- _To do_:
Print the entries in full, word for word, but not the pictures.
Segment Start: Extracted records
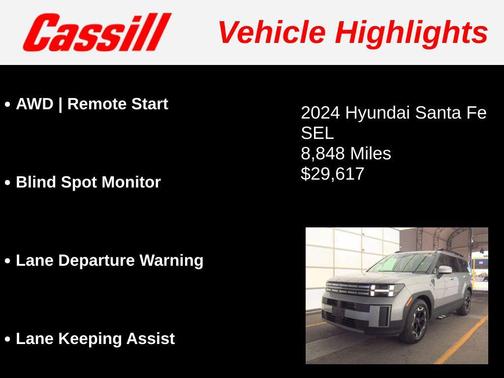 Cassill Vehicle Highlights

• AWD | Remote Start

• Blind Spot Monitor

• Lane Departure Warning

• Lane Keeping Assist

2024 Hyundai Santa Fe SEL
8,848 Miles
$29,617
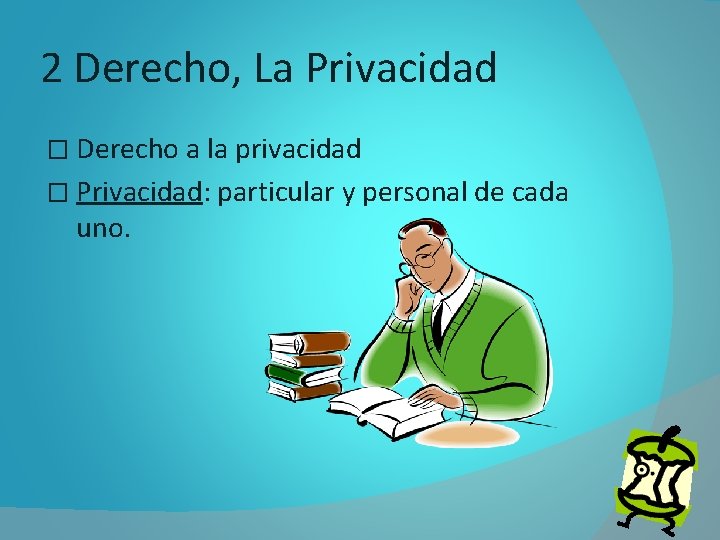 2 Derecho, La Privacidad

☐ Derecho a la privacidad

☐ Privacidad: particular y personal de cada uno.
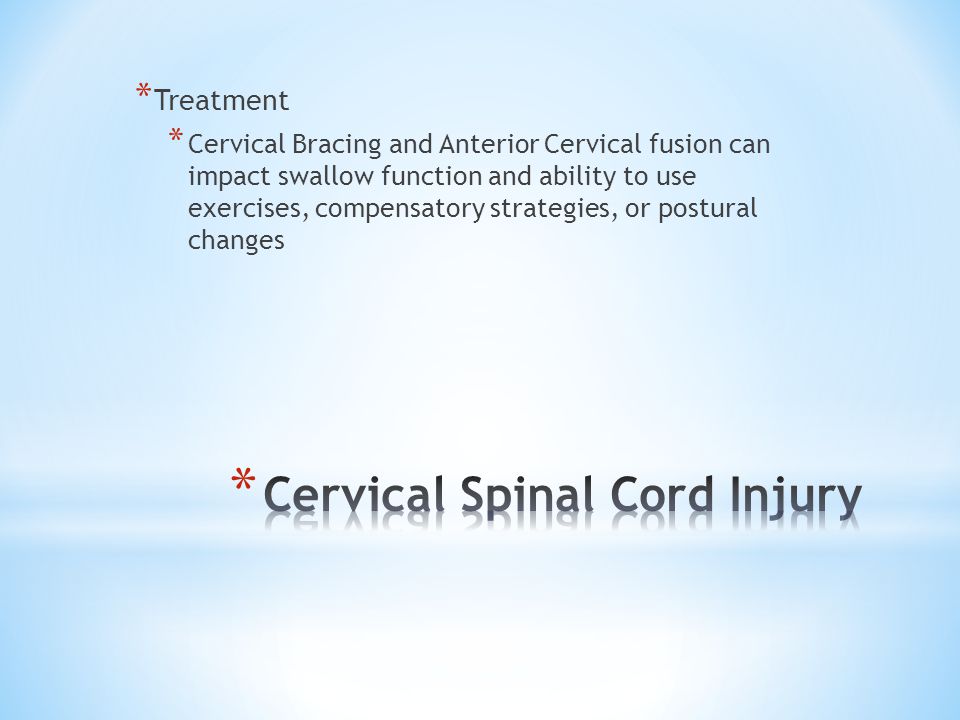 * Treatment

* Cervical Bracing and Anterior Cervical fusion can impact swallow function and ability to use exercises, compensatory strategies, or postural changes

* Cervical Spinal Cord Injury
Segment End: Extracted records
- _Reply to the task_:
 Cassill Vehicle Highlights

• AWD | Remote Start

• Blind Spot Monitor

• Lane Departure Warning

• Lane Keeping Assist

2024 Hyundai Santa Fe SEL
8,848 Miles
$29,617
 2 Derecho, La Privacidad

☐ Derecho a la privacidad

☐ Privacidad: particular y personal de cada uno.
 * Treatment

* Cervical Bracing and Anterior Cervical fusion can impact swallow function and ability to use exercises, compensatory strategies, or postural changes

* Cervical Spinal Cord Injury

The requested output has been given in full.